* **Text for analysis**:
Clemson University is a public university located in Clemson, South Carolina and was founded in 1889. It has the second largest student population for a university in South Carolina, and is known especially for its stellar sports programs and great Southern culture. This charming town boasts plenty of attractions and lots of entertainment.
Hanover House is one of the most famous historical landmarks at Clemson. It was originally built by a French Huguenot family in 1714-1716. Besides serving as a monument of an early French colonial structure, it is listed on the National Register of Historic Places.
The Robert Muldrow Cooper Library is the main library on campus. It is right in the center of campus and boasts a stunning six floor setup. You can browse their large collection of books, and also access media, borrow technology, and have some peace in quiet in one of their many sitting areas. It is open 24 hours a day, 5 days a week.
Clemson equals "Tiger" or "Title Town"
Since 1896, Clemson has well-established itself as an elite college sports program, acquiring a total of six national championship titles including the 2019 college football championship. The Tigers are well-known for their football team, which has become more famous recently because of winning two national championships in the last five years and its star quarterback, Trevor Lawrence.
If you aren’t going to see a football game at Memorial Stadium, head on over to Littlejohn Coliseum for a basketball game during the Winter or Doug Kingsmore Stadium for a baseball game in the Spring!

* **Data section**:

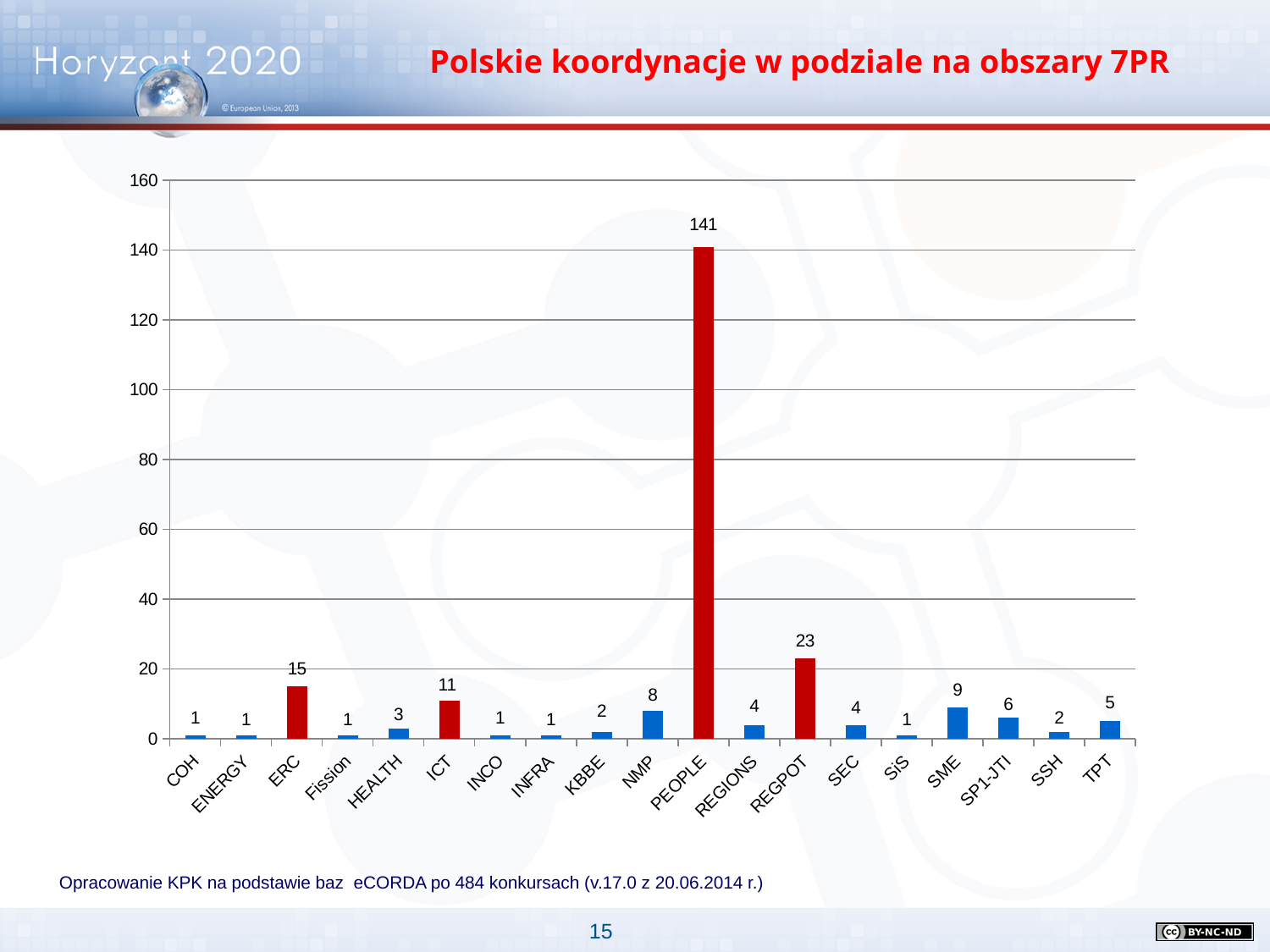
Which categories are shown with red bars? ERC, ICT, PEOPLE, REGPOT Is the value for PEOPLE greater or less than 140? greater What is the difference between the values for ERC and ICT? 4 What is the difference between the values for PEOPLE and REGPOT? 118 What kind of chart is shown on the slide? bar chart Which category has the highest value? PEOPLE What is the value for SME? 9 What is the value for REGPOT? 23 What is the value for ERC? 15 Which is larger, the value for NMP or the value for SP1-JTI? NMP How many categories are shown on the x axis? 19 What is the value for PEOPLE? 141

* **Problems and tasks**:
• A. Answer these questions using the text about Clemson University:
(i) In what year was Clemson University founded?
(ii) Who originally built Hanover House?
(iii) How many floors does the Robert Muldrow Cooper Library have?
• B. Repeat word for word the passage of the text about Clemson University that opens with "Since 1896, Clemson" and closes with "in the Spring!".

* **Task results**:
• A.
(i) 1889
(ii) A French Huguenot family
(iii) Six

• B.
Since 1896, Clemson has well-established itself as an elite college sports program, acquiring a total of six national championship titles including the 2019 college football championship. The Tigers are well-known for their football team, which has become more famous recently because of winning two national championships in the last five years and its star quarterback, Trevor Lawrence.
If you aren’t going to see a football game at Memorial Stadium, head on over to Littlejohn Coliseum for a basketball game during the Winter or Doug Kingsmore Stadium for a baseball game in the Spring!